Comme le front du combat des idées s'est inversé, des positions idéologiques qui, auparavant, s'affrontaient sont désormais susceptibles de collaborer et de se nourrir. Ainsi, le souverainisme sert-il de support juridique à l'identitarisme culturel. De même, le conservatisme servit essentiellement à maintenir l'héritage révolutionnaire (donc la modernité) et contenir la réaction: il s'est donc longtemps réduit à la conservation de l'ordre établi et, pour l'essentiel, un ordre social bourgeois fait, à la fois, de convenances sociales et d'intérêts matériels. Avec le «dextrisme», le conservatisme se colore de réaction: il confine à la revendication de la restauration de l'ordre naturel des choses.
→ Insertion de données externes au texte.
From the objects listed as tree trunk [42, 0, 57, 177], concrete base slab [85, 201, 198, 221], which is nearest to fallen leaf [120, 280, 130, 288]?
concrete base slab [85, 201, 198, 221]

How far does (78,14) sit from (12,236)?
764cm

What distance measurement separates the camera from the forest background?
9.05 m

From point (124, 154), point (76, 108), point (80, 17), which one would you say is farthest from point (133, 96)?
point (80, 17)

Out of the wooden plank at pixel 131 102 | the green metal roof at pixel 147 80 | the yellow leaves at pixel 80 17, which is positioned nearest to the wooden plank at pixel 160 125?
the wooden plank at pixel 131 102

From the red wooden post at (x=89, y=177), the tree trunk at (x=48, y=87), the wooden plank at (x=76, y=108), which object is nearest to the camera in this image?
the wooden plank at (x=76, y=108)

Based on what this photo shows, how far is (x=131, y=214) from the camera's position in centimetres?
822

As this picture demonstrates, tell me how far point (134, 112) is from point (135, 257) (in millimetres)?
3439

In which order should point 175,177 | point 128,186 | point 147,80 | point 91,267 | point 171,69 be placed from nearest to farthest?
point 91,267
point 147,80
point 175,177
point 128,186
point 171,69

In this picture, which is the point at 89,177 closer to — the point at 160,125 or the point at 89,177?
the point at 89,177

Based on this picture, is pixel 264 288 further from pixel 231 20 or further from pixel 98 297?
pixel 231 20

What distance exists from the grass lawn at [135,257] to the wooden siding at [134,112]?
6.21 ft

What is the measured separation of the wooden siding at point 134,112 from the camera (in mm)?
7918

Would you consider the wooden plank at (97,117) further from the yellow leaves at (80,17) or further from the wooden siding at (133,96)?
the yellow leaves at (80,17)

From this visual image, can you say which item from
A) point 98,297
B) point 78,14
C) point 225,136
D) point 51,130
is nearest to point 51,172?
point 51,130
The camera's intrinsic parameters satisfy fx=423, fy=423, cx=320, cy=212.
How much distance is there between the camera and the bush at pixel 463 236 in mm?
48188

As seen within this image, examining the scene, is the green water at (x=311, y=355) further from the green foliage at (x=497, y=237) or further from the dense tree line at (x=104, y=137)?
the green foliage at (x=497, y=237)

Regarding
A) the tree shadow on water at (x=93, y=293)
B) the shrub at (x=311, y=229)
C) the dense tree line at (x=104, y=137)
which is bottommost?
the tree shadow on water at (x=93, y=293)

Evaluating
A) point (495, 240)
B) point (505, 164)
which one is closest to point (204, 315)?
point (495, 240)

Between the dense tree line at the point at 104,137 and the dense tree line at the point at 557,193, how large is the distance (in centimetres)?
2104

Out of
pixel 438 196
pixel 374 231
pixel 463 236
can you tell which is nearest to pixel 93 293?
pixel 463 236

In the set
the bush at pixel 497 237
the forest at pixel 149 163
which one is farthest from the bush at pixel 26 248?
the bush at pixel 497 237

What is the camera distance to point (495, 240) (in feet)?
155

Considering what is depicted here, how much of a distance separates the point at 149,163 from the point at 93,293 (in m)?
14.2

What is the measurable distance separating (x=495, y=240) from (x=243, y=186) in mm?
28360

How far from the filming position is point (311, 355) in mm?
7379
Réagissant à l'affaire Fillon, Marion Maréchal Le Pen a appelé les électeurs de la droite à rejoindre la candidature de sa tante. La guerre des droites aura-t-elle lieu?

Emmanuel Macron est en passe de faire imploser le PS issu du congrès d'Épinay. La dépression qui frappe François Fillon et sa possible (mais non certaine) absence du second tour de la présidentielle risque de provoquer la même phénomène pour le parti de droite modéré. Subir un «21-avril» à l'envers attiserait les divisions internes (qui tiraillent déjà la parti à propos notamment des investitures pour les législatives) et pourrait hâter la recomposition du spectre politique à droite. Une partie de la droite rallierait la «grande coalition» libérale macroniste tandis qu'une autre serait tentée de trouver un accord ou du moins un modus vivendi avec le FN.

Mais, si le FN pérore quelque peu aujourd'hui parce qu'il semble assuré d'être au second tour de la présidentielle, il pourrait aussi connaître une crise interne si le score de sa candidate était décevant et / ou s'il devait obtenir peu de députés aux législatives. La recomposition de la droite viendra de l'une ou l'autre de ces crises voire de la combinaison des deux. Les hommes politiques, attachés aux actuelles structures partisanes, auraient alors plus de mal à s'opposer à l'aspiration des électeurs de droite pour une réorganisation du spectre politique selon des clivages doctrinaux clairs.